INSTRUCCIÓN DADA A.
Extrae sin ningún cambio las filas que van desde la línea que contiene "How much space" hasta el final de las filas, ambos extremos incluidos.

TEXTO DE LECTURA.
____________

En cuanto al fin o el origen del trabajo creativo, también es complicado, habría que darle muchas vueltas y no puedo dar una opinión muy autorizada, sólo hablar desde mi experiencia personal. Quizá el único rasgo distintivo del arte sea su gratuidad, no en el sentido de que se hace porque sí y a la buena de dios (es todo lo contrario, precisamente el arte debería ser el ámbito del compromiso absoluto con el trabajo, la antípoda de la chapuza y el vale todo) sino en el sentido de que es lo único que no espera recompensa, no exige compensación y por tanto es una especie de don que se hace. Por descontado el arte desencadena algún tipo de recompensa para el autor, ya sea económica, social o meramente anímica, en los casos más desesperados, y por descontado que el autor lo sabe, hasta el más cándido es consciente de estos premios y cuenta con ellos desde el principio, los desea y se pasa la vida buscándolos con ahínco animal, con las malas artes del bufón o la puta, del mendigo o el exhibicionista, pero aun así el don existe, o sucede, aunque sea en pequeña medida y por brevísimos instantes, y ese resto al que no tocan la pequeñez personal del que espera ser comprendido o admirado o redimido, en una palabra recompensado, ese resto ajeno a la vanidad (al miedo) y casi impersonal, ese resto intangible quizá sea lo que llamamos arte. Y por eso mismo quizá resulta cada vez más difícil hablar de arte a estas alturas, porque en nuestro mundo el don no se sabe si aún es posible, y la ausencia de vanidad, de miedo, parece ya una quimera.

____________

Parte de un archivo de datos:
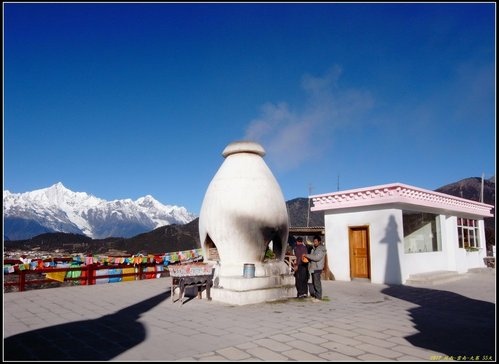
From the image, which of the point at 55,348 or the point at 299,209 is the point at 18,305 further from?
the point at 299,209

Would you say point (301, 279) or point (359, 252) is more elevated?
point (359, 252)

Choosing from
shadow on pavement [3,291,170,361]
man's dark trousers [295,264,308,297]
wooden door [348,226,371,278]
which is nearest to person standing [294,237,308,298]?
man's dark trousers [295,264,308,297]

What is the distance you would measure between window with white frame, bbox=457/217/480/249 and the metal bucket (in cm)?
1241

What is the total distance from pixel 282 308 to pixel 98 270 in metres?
8.40

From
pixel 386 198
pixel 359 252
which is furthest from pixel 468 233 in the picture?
pixel 386 198

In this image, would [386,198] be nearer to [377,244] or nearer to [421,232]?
[377,244]

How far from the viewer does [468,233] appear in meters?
18.6

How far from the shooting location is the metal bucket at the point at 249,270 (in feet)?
30.6

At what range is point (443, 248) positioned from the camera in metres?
16.1

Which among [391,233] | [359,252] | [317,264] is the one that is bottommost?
[317,264]

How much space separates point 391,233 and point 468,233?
801 cm

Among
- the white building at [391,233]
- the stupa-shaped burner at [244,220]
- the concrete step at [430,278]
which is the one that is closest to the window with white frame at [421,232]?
the white building at [391,233]

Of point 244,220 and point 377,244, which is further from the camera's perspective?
point 377,244

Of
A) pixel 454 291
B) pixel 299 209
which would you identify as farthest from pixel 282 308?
pixel 299 209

____________

INSTRUCCIÓN DADA B.
Según el texto sobre el arte, ¿cuál podría ser el único rasgo distintivo del arte?

RESULTADO A.
How much space separates point 391,233 and point 468,233?
801 cm

Among
- the white building at [391,233]
- the stupa-shaped burner at [244,220]
- the concrete step at [430,278]
which is the one that is closest to the window with white frame at [421,232]?
the white building at [391,233]

Of point 244,220 and point 377,244, which is further from the camera's perspective?
point 377,244

Of
A) pixel 454 291
B) pixel 299 209
which would you identify as farthest from pixel 282 308?
pixel 299 209

RESULTADO B.
Su gratuidad, en el sentido de que es lo único que no espera recompensa.